“It is gratifying to see the disinflationary process now getting underway, and we continue to get strong labor market data.”
-- Jerome Powell, Chair of the Federal Reserve of the United States, FOMC Press
Carving on Gunwale of a Moving Boat
We dedicated this month’s letter to some sober reflections on our mistakes last year. The daunting market environment for growth assets is a harsh reality, but it should not be an excuse. We made many mistakes along the way: underestimating the vulnerability of high-quality growth assets in light of fast-rising interest rates, failing to recognize the nature and extent of “Great Distortion” and its subsequent “Re-Normalization” early enough, and being stunned by the stickiness of inflation and the Fed’s firm resolve to put it out, etc.
Amid them all, the biggest mistake is “carving on gunwale of a moving boat,” figuratively speaking. We knew the Fed would start the tightening process soon when Jay Powell ditched the transitory tag in November 2021, reinforced by the December FOMC meeting minutes released in January 2022. Our proprietary market cycle indicator warned us that the market risk premium was quickly deteriorating (Chart 1). Despite all these, here were our thoughts back then:
Chart 1
“Not Time to Quit, but Do Choose Wisely"
Simply put, history had shown that when 1) we were at the beginning of the rate-hiking cycle; 2) the yield curve was on a flattening trend but still a bit away from inversion (60-ish bps now); 3) PMI was off the peak, but firmly in the expansionary territory, equity markets had a lot of room to run higher.
It’s not time for investors to quit taking equity risk, but we might do better if we choose the proper exposures as the cycle matures. Looking through the equity factors’ lens, which is cleaner and more consistent, we believe short value (cheap stocks) and size (small caps) and long high quality might fare better along with a flattening yield curve (a proxy for a maturing cycle).” -- Monthly Investor Letter, January 2022
Right, at the onset of the Fed’s hiking rates, we did not aggressively cut gross and net equity exposure as we should have, in retrospect. We tried to optimize our equity exposure instead. These local optimizations turned out helpless when the overall market beta fell apart (Chart 2). We got the big picture wrong and did not get a chance to correct it until late March (the story for another day).
Chart 2
Ironically, we got it wrong because we played religiously with the old book. We did not think through what is different in this tightening cycle. We subconsciously leaned toward experiences over objective, logical reasoning and, as a result, missed the true driving forces.
Chart 3
Chart 4
To give some concrete examples, in the previous two hiking cycles, 2015 to 2019 (Chart 3) and 2004 to 2007 (Chart 4), corporate credits (IG OAS) reached the high first, and equities were always the last man to fall. This makes sense when inflation is not a concern and growth is the driving factor of asset pricing. Early tightening only slowed down the growth but not enough to derail either credit or equity. Credit felt the pain earlier when the tightening ratcheted up further. Toward the end, the hawkish Fed knocked down everybody until it turned dovish. This is the old playbook.

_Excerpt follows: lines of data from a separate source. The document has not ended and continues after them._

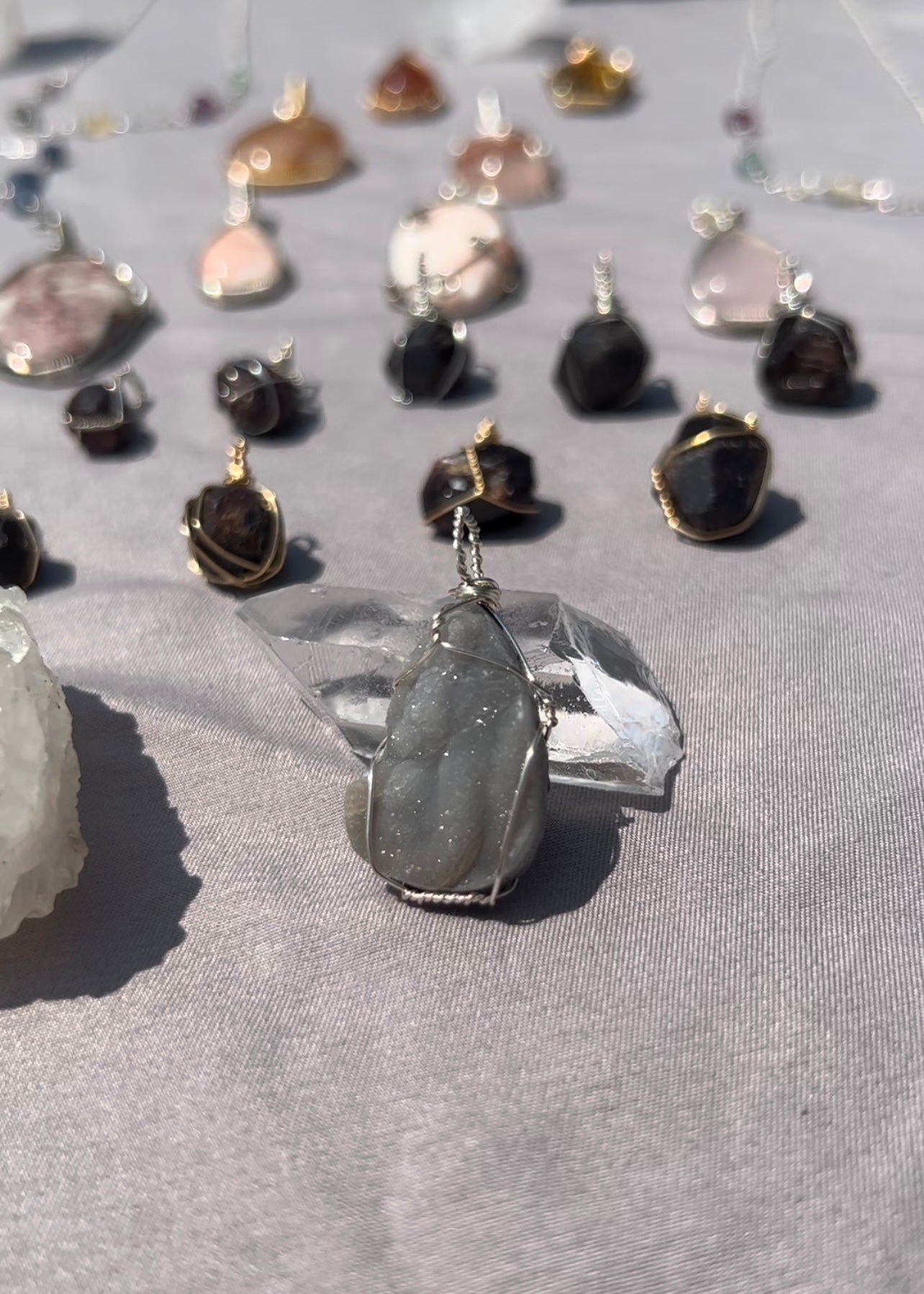 Galaxy Quartz Pendant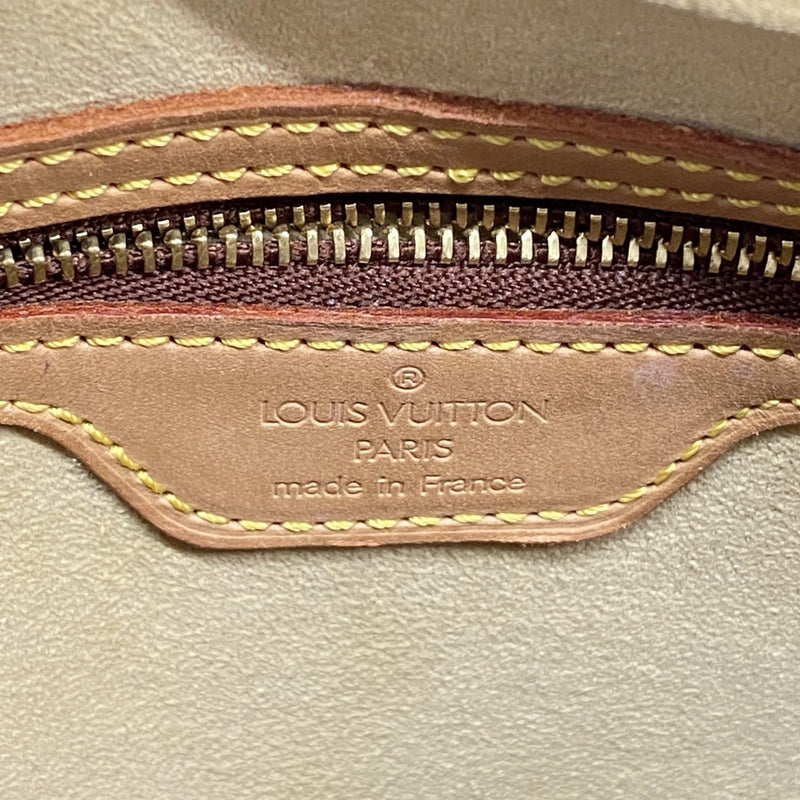 【6gd4685】ルイヴィトン ショルダーバッグ モノグラム ルーピングMM M51146 ブラウン【中古】レディース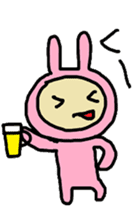 aiueusagi part3 sticker #4402319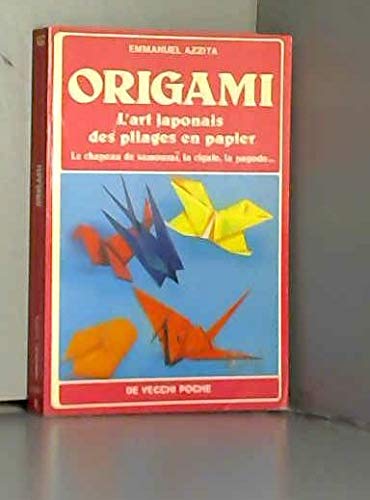 Origami : l'art japonais des pliages en papier Books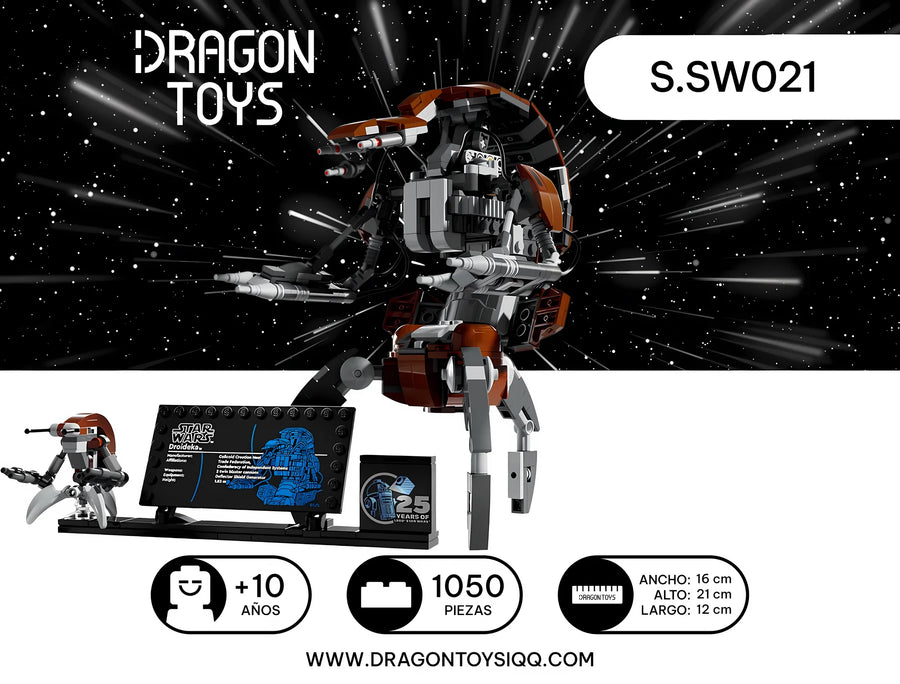 Droide Buitre - set armable Star Wars de Dragon Toys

This tightening cycle is different, as we have discussed extensively from different aspects in the earlier letters (here). The Great Distortion led to a financial asset bubble and inflationary shock. To control inflation, the front-loaded hiking has to be so aggressive that it squeezes the bubble out of financial assets and the real economy. That is what happened: both equities and credits fell in tandem since the beginning of this inflation fight(Chart 2). That is what we missed.
Nonetheless, we believe this inflation fight has come to an end. We enter the second half of the tightening cycle, where growth might get back in the driver’s seat. The financial assets will have to navigate between “soft-landing” and “recession” narratives in the coming months. We will see.